* The problem
Check each statement below against the talk description and answer yes or no, quoting the exact words of the talk description that settle it. 1. The open source libraries from Computable.io are based on Ethereum. 2. Large commercial interests generally train their ML models on public datasets. 3. Genomics is named as another area of machine learning risk.

* Document section
Open source decentralized data markets for training AI in areas of large shared risk
Paco Nathan examines decentralized data markets. With components based on blockchain technologiessmart contracts, token-curated registries, DApps, voting mechanisms, etc.decentralized data markets allow multiple parties to curate ML training datasets in ways that are transparent, auditable, and secure and allow equitable payouts that take social values into account.
|Open source decentralized data markets for training AI in areas of large shared risk
|Paco Nathan (derwen.ai)
|Artificial Intelligence Conference
|Put AI to Work
|San Francisco, California
|September 5-7, 2018
As the risk and reward trade-offs grow for products based on AI, along with the pressures of compliance and accountability, at what point is it no longer acceptable for any one commercial entity to hold responsibility for so much shared risk? Can we incentivize corporations, government agencies, independent watchdog groups, and other relevant parts to combine their data in cases where there are large shared risks? ML models have become ubiquitous, embedded in products and services used throughout our daily lives. Generally, those models get deployed by large commercial interests, which train them on proprietary datasets. However, matters of ethics, privacy, safety, bias, and other concerns can have terrible impact on individuals. For example, Google develops large sets of training data from crucial sensors in self-driving cars. In an almost adversarial way, the regulators on multiple continents focus on the impact of failure cases related to those sensors and associated ML models. Edge cases in test datasets prove to be disproportionately valuable, and potentially the basis for economic incentives. Instead of entrusting each manufacturer to build “near perfect” training datasets while bearing large risks, we should incentivize manufacturers to combine their data. Rewards for contributing parties could then derive from a combination of training data and testing edge cases, as identified by regulators and other watchdog parties. Paco Nathan explains how decentralized data markets provide a means to resolve difficult problems when training machine learning models, especially for use cases with large shared risks. With components based on blockchain technologies—smart contracts, token-curated registries, DApps, voting mechanisms, etc.—decentralized data markets allow multiple parties to curate ML training datasets in ways that are transparent, auditable, and secure and allow equitable payouts that take social values into account. Paco explores open source libraries from Computable.io based on Ethereum, which are being used to develop data markets. These enable users to adjust trade-offs between decentralized and centralized characteristics as needed for specific business use cases and as indicated by ethical concerns. This addresses other areas of machine learning risk, such as in genomics, medical research, and financial credit scores, where proprietary interests and social needs often come into conflict.

* Study material

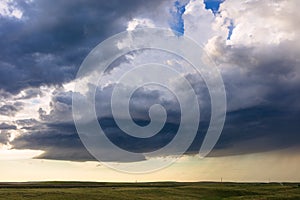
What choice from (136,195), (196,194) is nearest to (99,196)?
(136,195)

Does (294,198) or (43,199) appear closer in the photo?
(43,199)

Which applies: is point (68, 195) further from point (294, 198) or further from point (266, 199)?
point (294, 198)

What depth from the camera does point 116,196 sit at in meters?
91.6

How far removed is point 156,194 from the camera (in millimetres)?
100938

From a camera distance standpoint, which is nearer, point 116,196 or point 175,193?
point 116,196

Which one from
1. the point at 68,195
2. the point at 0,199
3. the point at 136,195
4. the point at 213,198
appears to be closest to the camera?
the point at 0,199

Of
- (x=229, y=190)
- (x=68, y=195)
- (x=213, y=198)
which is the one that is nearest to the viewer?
(x=68, y=195)

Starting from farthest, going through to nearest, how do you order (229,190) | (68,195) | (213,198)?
(229,190)
(213,198)
(68,195)

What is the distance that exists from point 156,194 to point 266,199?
28154 millimetres

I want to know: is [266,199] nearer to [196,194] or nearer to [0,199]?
[196,194]

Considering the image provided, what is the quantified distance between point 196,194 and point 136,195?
20.4m

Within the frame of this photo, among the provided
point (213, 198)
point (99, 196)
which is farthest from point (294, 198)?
point (99, 196)

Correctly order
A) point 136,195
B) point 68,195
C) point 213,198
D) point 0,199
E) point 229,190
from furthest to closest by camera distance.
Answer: point 229,190
point 213,198
point 136,195
point 68,195
point 0,199

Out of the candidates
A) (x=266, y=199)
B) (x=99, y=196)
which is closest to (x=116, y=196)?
(x=99, y=196)
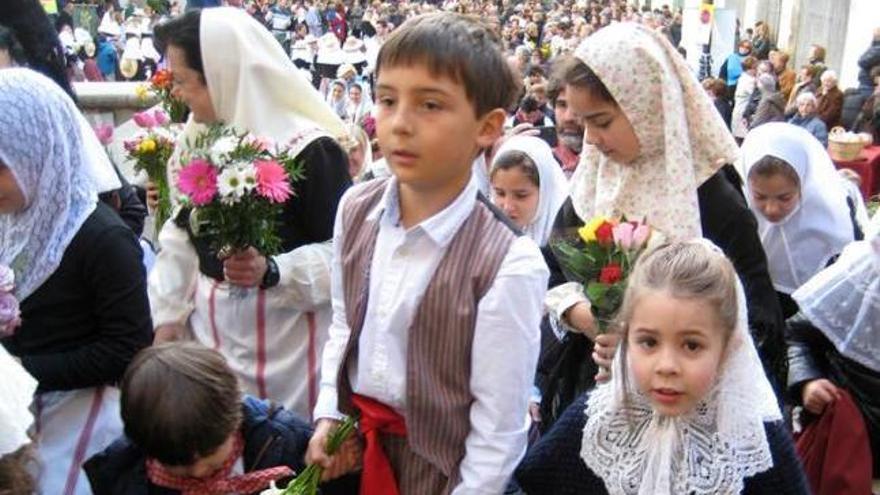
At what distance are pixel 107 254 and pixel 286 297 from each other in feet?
2.11

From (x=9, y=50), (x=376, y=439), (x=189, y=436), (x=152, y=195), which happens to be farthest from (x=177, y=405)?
(x=9, y=50)

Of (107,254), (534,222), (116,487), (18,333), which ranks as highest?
(107,254)

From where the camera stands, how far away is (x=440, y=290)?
2.31 meters

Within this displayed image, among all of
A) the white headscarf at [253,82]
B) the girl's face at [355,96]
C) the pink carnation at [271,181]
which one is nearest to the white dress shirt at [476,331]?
the pink carnation at [271,181]

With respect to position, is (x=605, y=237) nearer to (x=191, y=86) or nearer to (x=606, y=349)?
(x=606, y=349)

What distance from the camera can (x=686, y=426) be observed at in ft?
7.55

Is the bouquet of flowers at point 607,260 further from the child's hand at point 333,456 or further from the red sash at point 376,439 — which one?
the child's hand at point 333,456

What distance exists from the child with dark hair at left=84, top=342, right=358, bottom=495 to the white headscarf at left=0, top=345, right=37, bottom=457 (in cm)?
31

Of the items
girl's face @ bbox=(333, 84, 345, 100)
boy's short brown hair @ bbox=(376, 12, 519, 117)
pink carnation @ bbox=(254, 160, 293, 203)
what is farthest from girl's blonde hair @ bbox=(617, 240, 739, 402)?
girl's face @ bbox=(333, 84, 345, 100)

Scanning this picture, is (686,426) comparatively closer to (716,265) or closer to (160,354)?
(716,265)

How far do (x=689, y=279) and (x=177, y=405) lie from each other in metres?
1.22

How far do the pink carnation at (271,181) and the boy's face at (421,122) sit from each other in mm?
622

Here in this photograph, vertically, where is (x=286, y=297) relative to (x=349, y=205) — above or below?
below

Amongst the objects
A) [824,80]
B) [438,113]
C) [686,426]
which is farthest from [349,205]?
[824,80]
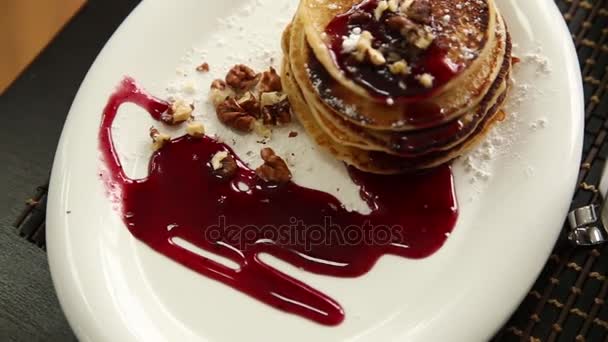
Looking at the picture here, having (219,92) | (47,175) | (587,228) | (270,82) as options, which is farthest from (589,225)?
(47,175)

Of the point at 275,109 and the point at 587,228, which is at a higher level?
the point at 275,109

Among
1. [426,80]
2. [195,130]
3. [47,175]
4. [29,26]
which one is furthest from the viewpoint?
[29,26]

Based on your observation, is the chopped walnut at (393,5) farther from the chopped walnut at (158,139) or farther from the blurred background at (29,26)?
the blurred background at (29,26)

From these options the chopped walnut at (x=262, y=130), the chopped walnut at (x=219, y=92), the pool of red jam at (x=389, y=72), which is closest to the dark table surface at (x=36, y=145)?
the chopped walnut at (x=219, y=92)

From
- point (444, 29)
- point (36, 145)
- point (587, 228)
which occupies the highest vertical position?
point (444, 29)

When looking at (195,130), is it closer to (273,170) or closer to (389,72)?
(273,170)

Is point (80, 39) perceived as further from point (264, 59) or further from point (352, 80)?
point (352, 80)

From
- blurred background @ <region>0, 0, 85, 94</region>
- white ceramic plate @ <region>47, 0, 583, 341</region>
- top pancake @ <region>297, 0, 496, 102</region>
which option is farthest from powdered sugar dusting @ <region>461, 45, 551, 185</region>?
blurred background @ <region>0, 0, 85, 94</region>

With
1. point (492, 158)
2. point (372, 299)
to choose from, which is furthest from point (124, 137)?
point (492, 158)
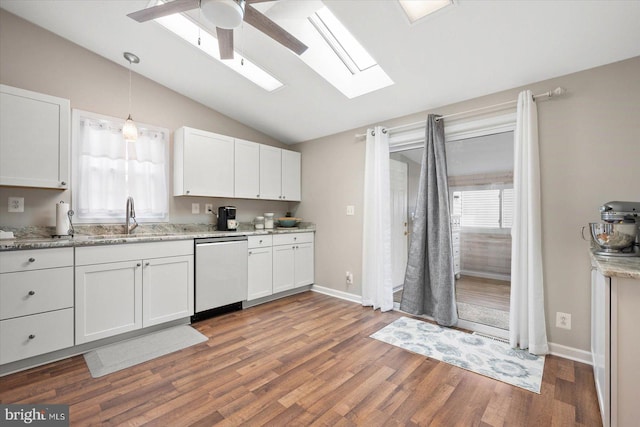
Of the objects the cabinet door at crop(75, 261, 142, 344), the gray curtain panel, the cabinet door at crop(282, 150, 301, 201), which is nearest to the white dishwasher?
the cabinet door at crop(75, 261, 142, 344)

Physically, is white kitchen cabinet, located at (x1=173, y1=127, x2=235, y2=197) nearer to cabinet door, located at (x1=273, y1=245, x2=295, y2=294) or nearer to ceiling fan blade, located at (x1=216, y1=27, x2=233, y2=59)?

* Expected output
1. Yes: "Paco explores open source libraries from Computable.io based on Ethereum"
2. No: "which train them on proprietary datasets"
3. Yes: "such as in genomics, medical research, and financial credit scores"